The myth of the ballerina diet

Yasmine is quick to dispel the clichés about dancers and food. “I’ve met so many people and they’re like, so you just eat grapes? And I’m like, no, I would not look like this if I just ate grapes.”

For her, food is about longevity, strength and pleasure. She often brings her own meals to the Opera House, favouring home-cooked dishes for both cost and control. “I really love taking care of my body. I pay a huge importance to my nutrition.”

Family, heritage and home-cooked rituals

Born in London to a Persian father and Belgian mother, Yasmine’s culinary life is as international as her dance career. Her father is a gifted Persian cook, her mother equally adept in the kitchen, and her husband brings the Italian connection full circle. “We cook a lot on the weekends together. I’m kind of more the weekday chef. We cook a lot of healthy, high vegetable, high protein dishes.”
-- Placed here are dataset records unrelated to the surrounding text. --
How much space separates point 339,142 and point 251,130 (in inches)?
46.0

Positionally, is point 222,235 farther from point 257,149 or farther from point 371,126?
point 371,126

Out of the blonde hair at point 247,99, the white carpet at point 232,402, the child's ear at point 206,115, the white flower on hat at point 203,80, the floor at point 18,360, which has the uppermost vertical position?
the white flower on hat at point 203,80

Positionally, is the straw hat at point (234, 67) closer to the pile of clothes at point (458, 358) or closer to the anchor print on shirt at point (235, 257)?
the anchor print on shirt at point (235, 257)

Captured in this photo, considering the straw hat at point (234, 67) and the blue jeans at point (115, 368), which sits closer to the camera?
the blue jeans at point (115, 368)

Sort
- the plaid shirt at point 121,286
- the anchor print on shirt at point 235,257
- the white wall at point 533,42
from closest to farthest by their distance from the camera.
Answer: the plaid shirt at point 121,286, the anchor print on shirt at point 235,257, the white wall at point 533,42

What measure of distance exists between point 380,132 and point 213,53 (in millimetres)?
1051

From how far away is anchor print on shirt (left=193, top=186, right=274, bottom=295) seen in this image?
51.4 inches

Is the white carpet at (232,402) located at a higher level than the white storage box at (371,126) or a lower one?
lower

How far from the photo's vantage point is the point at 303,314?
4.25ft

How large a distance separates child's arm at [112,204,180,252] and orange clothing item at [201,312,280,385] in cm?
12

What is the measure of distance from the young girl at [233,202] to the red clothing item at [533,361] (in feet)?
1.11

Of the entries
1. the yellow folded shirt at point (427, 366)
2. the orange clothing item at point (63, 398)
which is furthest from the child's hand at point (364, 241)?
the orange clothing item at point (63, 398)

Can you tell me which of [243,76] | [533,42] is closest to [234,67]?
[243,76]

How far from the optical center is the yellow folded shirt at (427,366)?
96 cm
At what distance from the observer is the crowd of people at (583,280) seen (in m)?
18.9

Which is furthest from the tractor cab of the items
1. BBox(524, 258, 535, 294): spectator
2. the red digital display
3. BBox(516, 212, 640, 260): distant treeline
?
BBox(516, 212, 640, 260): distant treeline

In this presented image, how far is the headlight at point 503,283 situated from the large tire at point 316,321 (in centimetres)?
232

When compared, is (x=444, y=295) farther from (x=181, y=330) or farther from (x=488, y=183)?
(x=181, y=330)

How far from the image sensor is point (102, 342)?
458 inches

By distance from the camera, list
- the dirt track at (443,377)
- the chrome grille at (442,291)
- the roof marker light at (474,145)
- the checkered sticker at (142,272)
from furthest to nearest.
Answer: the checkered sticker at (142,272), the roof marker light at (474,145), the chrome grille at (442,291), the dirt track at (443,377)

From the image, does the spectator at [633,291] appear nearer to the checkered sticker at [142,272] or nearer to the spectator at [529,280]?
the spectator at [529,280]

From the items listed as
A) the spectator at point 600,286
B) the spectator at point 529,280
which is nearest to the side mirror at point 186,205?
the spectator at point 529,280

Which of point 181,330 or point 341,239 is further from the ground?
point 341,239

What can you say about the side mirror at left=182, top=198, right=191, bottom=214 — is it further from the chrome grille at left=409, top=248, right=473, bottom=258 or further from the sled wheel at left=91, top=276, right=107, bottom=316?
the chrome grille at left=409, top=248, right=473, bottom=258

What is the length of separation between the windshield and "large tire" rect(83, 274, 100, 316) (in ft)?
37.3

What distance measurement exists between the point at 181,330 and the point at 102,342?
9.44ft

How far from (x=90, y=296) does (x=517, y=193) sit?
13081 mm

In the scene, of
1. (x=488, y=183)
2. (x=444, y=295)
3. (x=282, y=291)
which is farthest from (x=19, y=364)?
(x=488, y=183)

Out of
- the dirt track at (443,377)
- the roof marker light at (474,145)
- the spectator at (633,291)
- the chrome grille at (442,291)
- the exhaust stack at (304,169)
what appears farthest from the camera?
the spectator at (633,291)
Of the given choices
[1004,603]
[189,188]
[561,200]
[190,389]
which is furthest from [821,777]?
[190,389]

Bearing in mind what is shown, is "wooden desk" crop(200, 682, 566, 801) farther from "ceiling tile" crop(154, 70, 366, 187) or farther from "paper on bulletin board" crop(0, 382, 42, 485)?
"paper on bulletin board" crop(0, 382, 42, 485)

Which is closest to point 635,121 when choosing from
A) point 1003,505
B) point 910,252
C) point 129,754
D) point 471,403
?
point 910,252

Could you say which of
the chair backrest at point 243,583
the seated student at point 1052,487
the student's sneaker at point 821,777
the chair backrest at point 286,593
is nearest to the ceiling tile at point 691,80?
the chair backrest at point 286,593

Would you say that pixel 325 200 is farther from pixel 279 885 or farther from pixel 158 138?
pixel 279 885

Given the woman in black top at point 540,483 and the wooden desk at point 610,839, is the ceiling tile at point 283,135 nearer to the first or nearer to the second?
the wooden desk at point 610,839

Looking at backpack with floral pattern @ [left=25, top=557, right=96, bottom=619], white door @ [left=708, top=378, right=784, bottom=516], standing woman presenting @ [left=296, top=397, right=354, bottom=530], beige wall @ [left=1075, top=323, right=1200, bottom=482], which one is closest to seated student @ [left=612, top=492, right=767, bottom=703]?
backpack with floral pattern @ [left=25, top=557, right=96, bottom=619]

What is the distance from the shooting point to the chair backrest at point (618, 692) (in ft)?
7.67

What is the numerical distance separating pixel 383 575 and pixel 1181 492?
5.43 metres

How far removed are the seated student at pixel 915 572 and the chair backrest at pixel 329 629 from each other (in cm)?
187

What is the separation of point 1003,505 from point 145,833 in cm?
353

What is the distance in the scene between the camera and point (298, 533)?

Weeknight dinners are quick but nourishing – salmon fillets, prawns, stir-fries loaded with vegetables and, when time allows, homemade pesto with basil from the windowsill. “My husband judges me anytime I use a jarred pesto. Big time. You need to make it fresh.”

The secret to perfect pasta alle vongole

Back at the stove, Yasmine reveals her secrets. The dish is quick, but demands precision: two rounds of sofrito (a sauté of garlic, parsley and chilli), a generous splash of extra virgin olive oil and, crucially, “that juice is gold” – the briny liquid from the clams, painstakingly sieved to remove every last grain of sand.

The pasta is cooked al dente, then finished in the clam juice, absorbing the flavours and transforming into something creamy without a drop of cream. “It’s just the collaboration of the juices of the clams and the starch of the pasta,” she says, as the kitchen fills with the scent of garlic and sea.

A final flourish of fresh parsley, a grind of black pepper and the dish is ready – simple, comforting and utterly transporting.

A life at the top – and at the table

As principal ballerina, Yasmine has reached the pinnacle of her profession, but the journey was anything but assured. She started ballet at six, trained at the Royal Ballet School’s White Lodge (described as “Hogwarts for ballet”) and was the only girl in her year to join the company. The demands are relentless, the competition fierce, but her passion is undimmed.

Now in her early thirties, Yasmine reflects on the balance of career and self-care. Injury-free and still dancing at her peak, she credits both discipline and a love of good food. “There’s a life after dance as well. So very important.”